Goal: Starting at the line containing "Is the point" and running to the end of the items, rewrite those lines with "tree foliage" swapped for "tree leaves" and nothing else changed, leaving the pictures out.

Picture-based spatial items
+===+
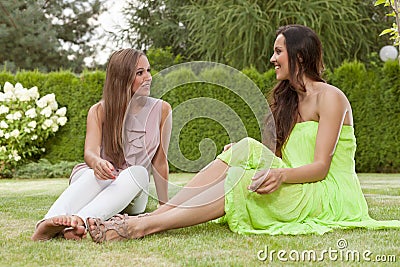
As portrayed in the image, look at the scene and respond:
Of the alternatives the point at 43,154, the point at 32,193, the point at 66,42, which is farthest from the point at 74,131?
the point at 66,42

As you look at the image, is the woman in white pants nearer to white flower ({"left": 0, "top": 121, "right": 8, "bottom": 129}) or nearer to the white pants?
the white pants

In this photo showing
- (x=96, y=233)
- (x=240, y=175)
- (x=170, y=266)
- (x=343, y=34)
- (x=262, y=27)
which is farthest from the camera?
(x=343, y=34)

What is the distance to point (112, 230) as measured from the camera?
2.47 meters

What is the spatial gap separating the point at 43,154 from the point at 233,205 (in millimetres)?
6154

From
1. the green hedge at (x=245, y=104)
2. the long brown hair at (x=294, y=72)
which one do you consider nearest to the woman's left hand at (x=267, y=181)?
the long brown hair at (x=294, y=72)

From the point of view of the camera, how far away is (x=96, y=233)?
2.44 meters

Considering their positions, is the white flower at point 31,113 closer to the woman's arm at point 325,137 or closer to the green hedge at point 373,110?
the green hedge at point 373,110

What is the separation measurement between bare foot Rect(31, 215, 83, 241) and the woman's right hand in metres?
0.24

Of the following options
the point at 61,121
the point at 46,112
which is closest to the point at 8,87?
the point at 46,112

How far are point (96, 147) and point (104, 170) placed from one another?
12.6 inches

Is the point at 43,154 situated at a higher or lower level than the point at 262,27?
lower

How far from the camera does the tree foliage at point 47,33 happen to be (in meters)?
13.9

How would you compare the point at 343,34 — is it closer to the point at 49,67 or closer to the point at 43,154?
the point at 43,154

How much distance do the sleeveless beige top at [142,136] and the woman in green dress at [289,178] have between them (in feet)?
1.91
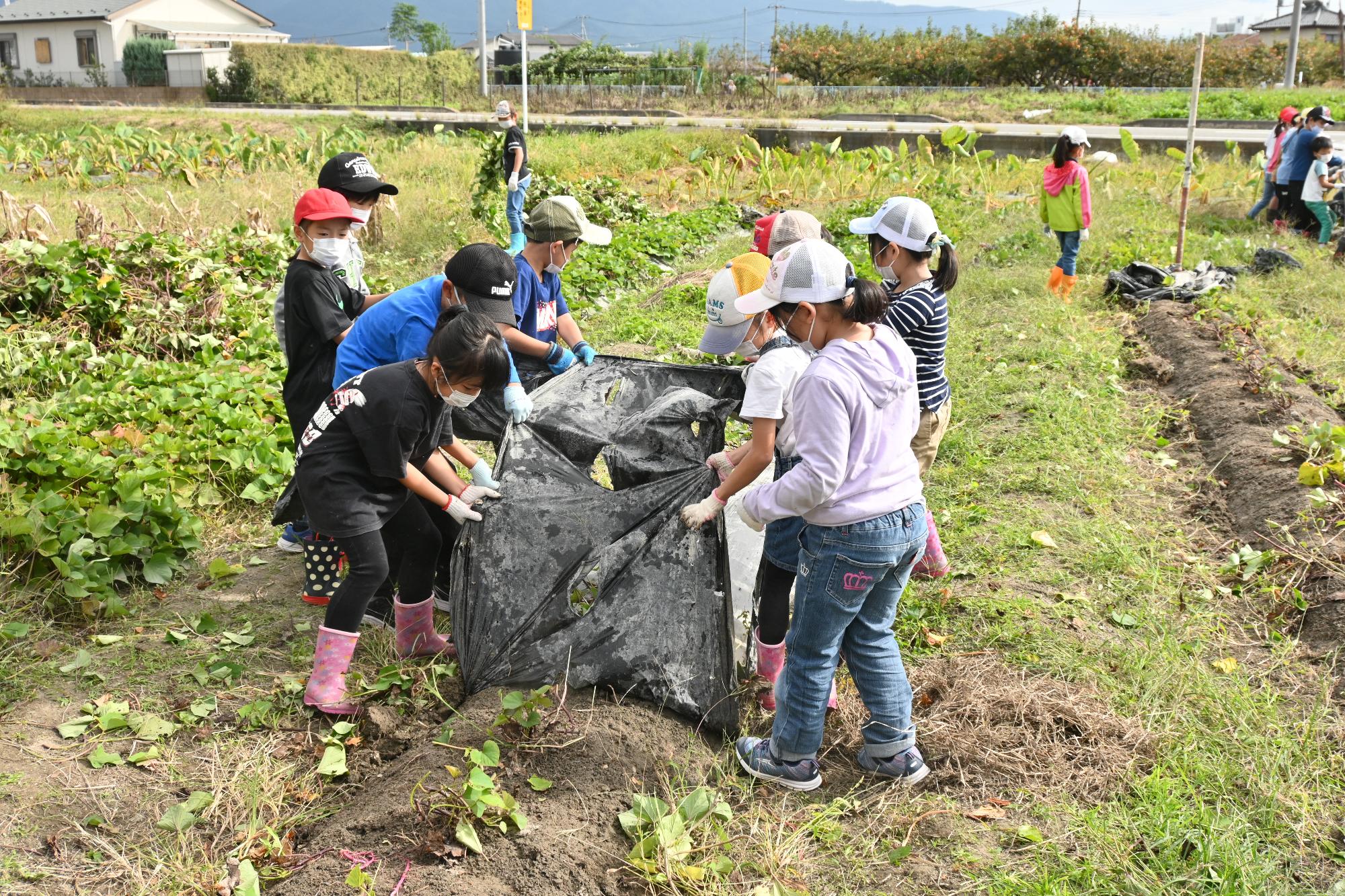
+===+
Answer for the task:
Is the point at 43,154 situated at a higher or lower level than the point at 262,27?
lower

How far from the camera does the tree leaves at point 47,33 happen to be (in meters)?
13.9

How would you compare the point at 343,34 — is it closer to the point at 49,67 or closer to the point at 43,154?
the point at 43,154

How much distance do the sleeveless beige top at [142,136] and the woman in green dress at [289,178] have between them (in feet)?
1.91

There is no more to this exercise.